The keys, derived from looking at the WONDER web UI's API requests, are categorized by a few prefixes:
* `B_`: dimensions ("variables") to group by.
* `M_`: measures to show, disaggregated by each the grouping dimensions.
* `F_`/`I_`: simple and advanced form parameters.
* `O_`: other parameters.
* `V_`: filters for each dimension.
* unprefixed misc parameters

In [None]:
req = make_request_xml({
    'B_1': 'D144.V10',
    'B_2': 'D144.V1',
    'B_3': 'D144.V2',
    'B_4': '*None*',  # 'D144.V4',
    'B_5': '*None*',  # 'D144.V6',
    'F_D144.V11': '*All*',
    'I_D144.V11': '*All* (The United States)',
    'M_1': 'D144.M1',
    'M_2': 'D144.M2',
    'M_40': 'D144.M40',
    'M_43': 'D144.M43',
    'O_PR': 'false',
    'O_V11_fmode': 'freg',
    'O_cancer': 'D144.V10',
    'O_javascript': 'on',
    'O_location': 'D144.V2',
    'O_precision': '3',
    'O_rate_per': '100000',
    'O_show_suppressed': 'true',
    'O_show_totals': 'true',
    'O_show_zeros': 'true',
    'O_stdpop': '201',
    'O_timeout': '900',
    'O_title': '',
    'V_D144.V10': '0',
    'V_D144.V11': '',
    'V_D144.V12': '*All*',
    'V_D144.V1': '*All*',
    'V_D144.V2': '*All*',
    'V_D144.V3': '*All*',
    'V_D144.V4': '*All*',
    'V_D144.V5': '*All*',
    'V_D144.V6': '*All*',
    'V_D144.V7': '*All*',
    'V_D144.V8': '*All*',
    'V_D144.V9': '*All*',
    'action-Send': 'Send',
    'dataset_code': 'D144',
    'dataset_id': 'D144',
    'dataset_label': 'United States and Puerto Rico Cancer Statistics, 1999-2015 Incidence',
    'dataset_vintage_latest': 'Cancer Incidence',
    'finder-stage-D144.V11': 'codeset',
    'saved_id': '',
    'stage': 'request',
    'accept_datause_restrictions': 'true',
})

In [None]:
endpoint = 'https://wonder.cdc.gov/controller/datarequest/D144'
r = requests.post(endpoint, data={
    'request_xml': etree.tostring(req),
    'accept_datause_restrictions': 'true'
})

In [None]:
r.raise_for_status()

The response is XML.

In [None]:
resp = etree.ElementTree(etree.fromstring(r.text))

In [None]:
with open('D144.xml', 'wb') as f:
    f.write(etree.tostring(resp, pretty_print=True))

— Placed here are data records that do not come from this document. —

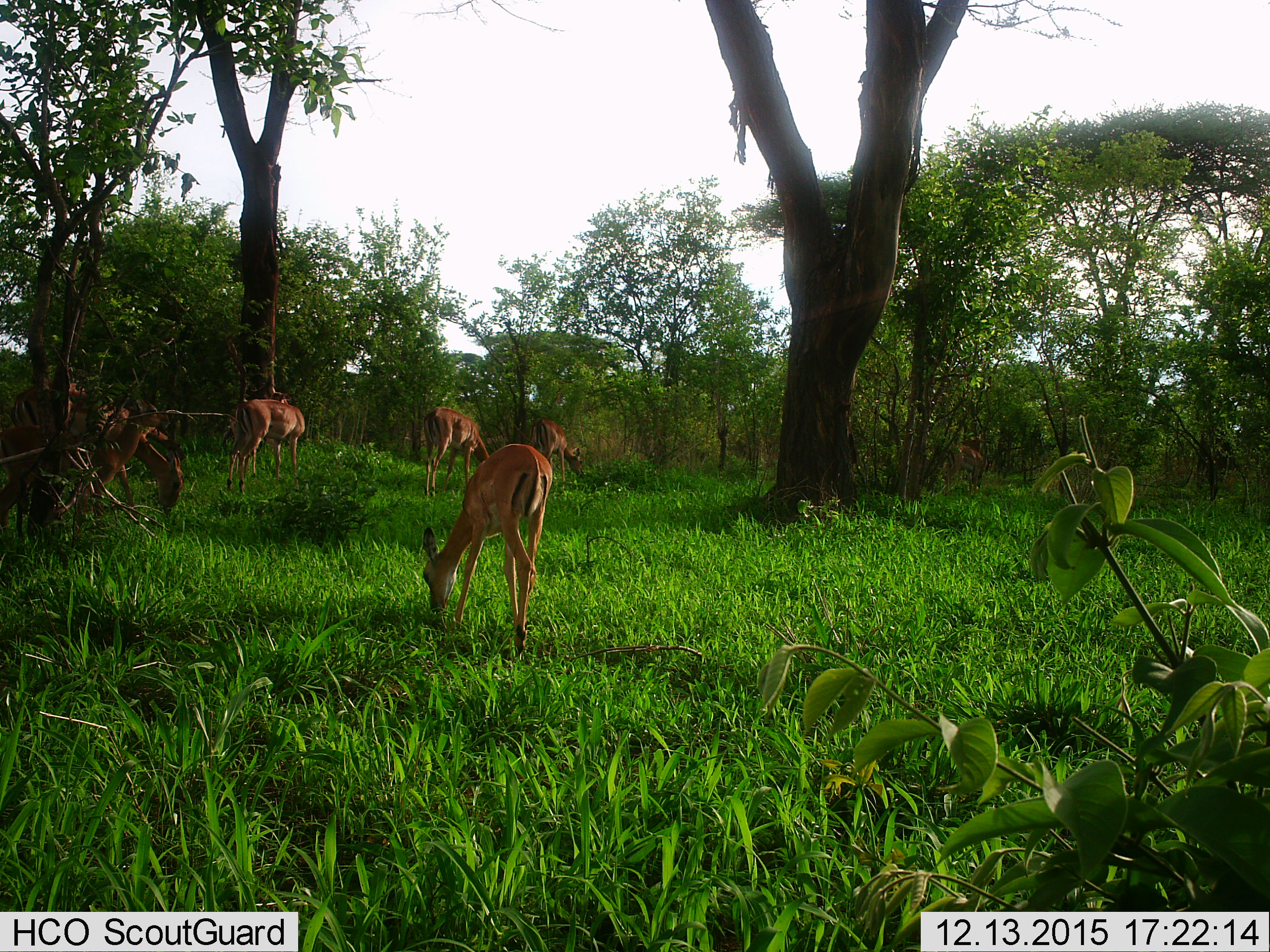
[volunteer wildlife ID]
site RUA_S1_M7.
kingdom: Animalia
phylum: Chordata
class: Mammalia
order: Artiodactyla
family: Bovidae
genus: Aepyceros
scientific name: Aepyceros melampus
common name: impala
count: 8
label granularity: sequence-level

The response includes a dataset section which includes, among other things, the codes for the requested measures:

In [None]:
measures = {}
for measure in resp.findall('/dataset/measure'):
    measures[measure.attrib['code']] = measure.attrib['label']
measures

It also includes the codes and codelists for the dimensions (called "variables").  These also include grouping metadata, in this example Cancers (site), (geographic) Location, and Year and Demographics. In addition, dimensions which can provide values for `O_` fields indicate which fields (controls) they apply to.

In [None]:
from collections import defaultdict
controls = defaultdict(list)
groups = {}
dimensions = {}
for variable in resp.findall('/dataset/variable'):
    if 'groupby-heading' in variable.attrib:
        heading = variable.attrib['groupby-heading']
        if heading != 'endgroup':
            groups[heading] = set()
        else:
            heading = None
    else:
        values = {}
        for value in variable.findall('./value'):
            values[value.attrib['code']] = value.attrib['label']
        groups[heading].add(variable.attrib['code'])
        dimensions[variable.attrib['code']] = {
            'name': variable.attrib['label'],
            'codelist': values
        }
        for control in variable.findall('other-param-control'):
            controls[control.attrib['code']].append(control.attrib['value'])
groups, controls, dimensions

The dataset section includes some descriptive metadata, such as citation, description, related URLs, and caveats for using the data.

In [None]:
citation = resp.find('/dataset/documentation/citation').text
citation_url = resp.find('/dataset/documentation/citationURL').text
desc = resp.find('/dataset/documentation/about').text
data_url = resp.find('/dataset/documentation/dataurl').text
caveats={}
for caveat in resp.findall('/dataset/documentation/caveat'):
    caveats[caveat.attrib['code']] = caveat.find('text').text

The response data is a tabular structure, so we need to record the column identifiers in order.

In [None]:
slice_variables = []
slice_measures = []
for variable in resp.findall('/response/request/byvariables/variable'):
    slice_variables.append(variable.attrib['code'])
for measure in resp.findall('/response/request/measure-selections/measure'):
    slice_measures.append(measure.attrib['code'])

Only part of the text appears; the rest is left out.